President Donald Trump is not welcome aboard Ozzy Osbourne‘s crazy train.

On Thursday, the Black Sabbath frontman and his wife Sharon Osbourne were less than thrilled when they learned that Trump, 73, had used one of Ozzy’s hit songs on social media.

In response to the president’s unauthorized use of “Crazy Train”, the couple slammed Trump and forbid him from using any of Ozzy’s music ever again, before suggesting that he reach out to other musicians who have previously endorsed him.

Early Thursday morning when Trump shared a video to Twitter mocking the audio mishap at the Democratic debate that had occurred just hours earlier on Wednesday evening.

In the clip, which opens with footage of MSNBC having technical difficulties, the screen slowly fades to black and “Crazy Train” starts playing. A silhouette of Trump then appears on the screen as the president emerges from the shadows and walks towards a podium.

“Thank you @MSNBC, real professionals! @chucktodd @maddow” Trump mockingly wrote alongside the video.

The video eventually caught the attention of Sharon, 66, and Ozzy, 70, who made it clear that they did not grant Trump permission to use the song.

In a joint statement posted on Sharon’s Instagram, the couple wrote, “Based on this morning’s unauthorized use of Ozzy Osbourne’s ‘Crazy Train,’ we are sending notice to the Trump campaign (or any other campaigns) that they are forbidden from using any of Ozzy Osbourne’s music in political ads or in any political campaigns.”

“Ozzy’s music cannot be used for any means without approvals,” they reiterated.

Sharon and Ozzy finished their note by naming some other artists who previously vocalized their support for the president — including Kanye West, Kid Rock, and Ted Nugent — that may be agreeable to having their songs used in Trump’s political material.

“In the meantime, I have a suggestion for Mr.

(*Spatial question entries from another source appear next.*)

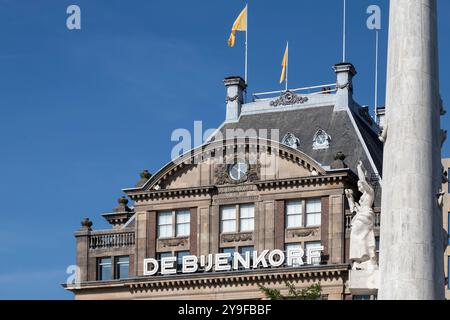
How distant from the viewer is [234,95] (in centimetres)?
9281

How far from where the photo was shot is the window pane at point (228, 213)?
3477 inches

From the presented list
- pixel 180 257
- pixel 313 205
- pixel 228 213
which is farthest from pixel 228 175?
pixel 313 205

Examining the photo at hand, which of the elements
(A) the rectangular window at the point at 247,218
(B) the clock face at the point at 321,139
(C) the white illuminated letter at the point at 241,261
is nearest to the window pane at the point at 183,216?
(A) the rectangular window at the point at 247,218

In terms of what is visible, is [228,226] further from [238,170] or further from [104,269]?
[104,269]

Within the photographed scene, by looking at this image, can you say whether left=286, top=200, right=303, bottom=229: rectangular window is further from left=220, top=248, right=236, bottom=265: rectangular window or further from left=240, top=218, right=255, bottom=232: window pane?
left=220, top=248, right=236, bottom=265: rectangular window

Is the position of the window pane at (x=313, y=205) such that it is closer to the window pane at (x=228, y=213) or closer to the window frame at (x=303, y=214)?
the window frame at (x=303, y=214)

Trump,” Sharon wrote. “Perhaps he should reach out to some of his musician friends. Maybe #KayneWest [sic] (“Gold Digger”), @KidRock (“I Am the Bullgod”) or @TedNugentofficial (“Stranglehold”) will allow use of their music.”

Reps at the White House did not immediately respond to PEOPLE’s request for comment.

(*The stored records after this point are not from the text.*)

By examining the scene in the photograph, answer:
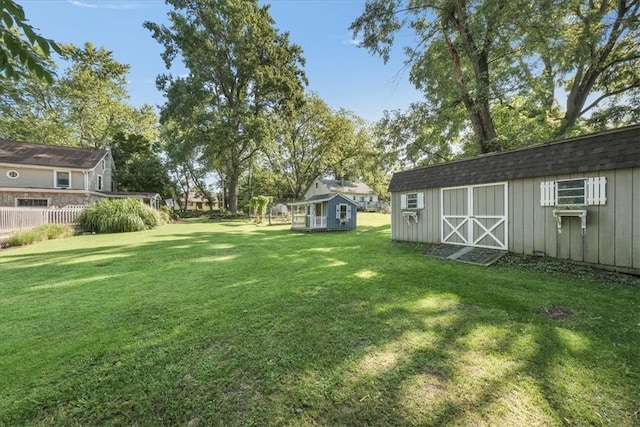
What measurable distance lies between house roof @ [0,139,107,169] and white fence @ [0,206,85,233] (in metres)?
8.76

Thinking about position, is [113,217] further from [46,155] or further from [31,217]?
[46,155]

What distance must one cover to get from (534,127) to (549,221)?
708 centimetres

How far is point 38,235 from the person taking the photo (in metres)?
11.6

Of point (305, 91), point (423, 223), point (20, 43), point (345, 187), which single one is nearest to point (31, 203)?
point (20, 43)

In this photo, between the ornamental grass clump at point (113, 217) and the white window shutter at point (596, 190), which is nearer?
the white window shutter at point (596, 190)

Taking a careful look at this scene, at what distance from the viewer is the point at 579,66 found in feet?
34.1

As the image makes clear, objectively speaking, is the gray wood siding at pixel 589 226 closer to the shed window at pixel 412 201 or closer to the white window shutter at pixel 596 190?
the white window shutter at pixel 596 190

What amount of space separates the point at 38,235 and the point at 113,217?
11.2 feet

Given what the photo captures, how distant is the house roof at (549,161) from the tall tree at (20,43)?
8478 mm

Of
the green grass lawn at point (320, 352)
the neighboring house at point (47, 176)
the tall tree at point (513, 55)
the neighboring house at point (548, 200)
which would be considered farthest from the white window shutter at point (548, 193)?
the neighboring house at point (47, 176)

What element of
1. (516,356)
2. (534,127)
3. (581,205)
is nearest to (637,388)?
(516,356)

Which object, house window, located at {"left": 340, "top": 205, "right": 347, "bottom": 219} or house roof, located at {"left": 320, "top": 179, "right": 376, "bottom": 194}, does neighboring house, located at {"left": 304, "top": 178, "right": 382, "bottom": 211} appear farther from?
house window, located at {"left": 340, "top": 205, "right": 347, "bottom": 219}

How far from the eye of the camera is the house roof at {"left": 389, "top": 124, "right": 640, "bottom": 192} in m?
5.54

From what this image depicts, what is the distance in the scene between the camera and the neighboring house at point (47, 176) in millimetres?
19125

Ozzy is the latest musician to forbid Trump from using his music in political campaigns, ads, or rallies.

In 2015, Trump notably clashed with R.E.M. for using their song “It’s the End of the World as We Know It (And I Feel Fine)” and Neil Young for his song “Rockin’ In the Free World.”

The following year, Aerosmith‘s frontman Steven Tyler slammed Trump for using their song “Dream On” at his rallies.

Months later, Pharrell Williams demanded that his music never be played at rallies after Trump played Williams’ upbeat hit “Happy” at a rally the Saturday following the Pittsburgh synagogue shooting that killed 11 people and injured six others.

The musician and producer sent him a cease and desist letter as a result.

RELATED VIDEO: Pharrell Sends Trump Cease and Desist Letter After His Rally Plays ‘Happy’ Following Shooting

One month later in Nov. 2018, Rihanna discovered that the president had been playing her songs during his political rallies and also made her displeasure known.

In response to Washington Post White House bureau chief Philip Rucker’s tweet about the anomalous nature of Trump’s rallies, Rihanna wrote, “Not for much longer…me nor my people would ever be at or around one of those tragic rallies, so thanks for the heads up Philip!”

Adele, the Rolling Stones, Twisted Sister, Elton John, Queen, and Guns N’ Roses have all also spoken out against the president’s use of their music in relation to his political campaign.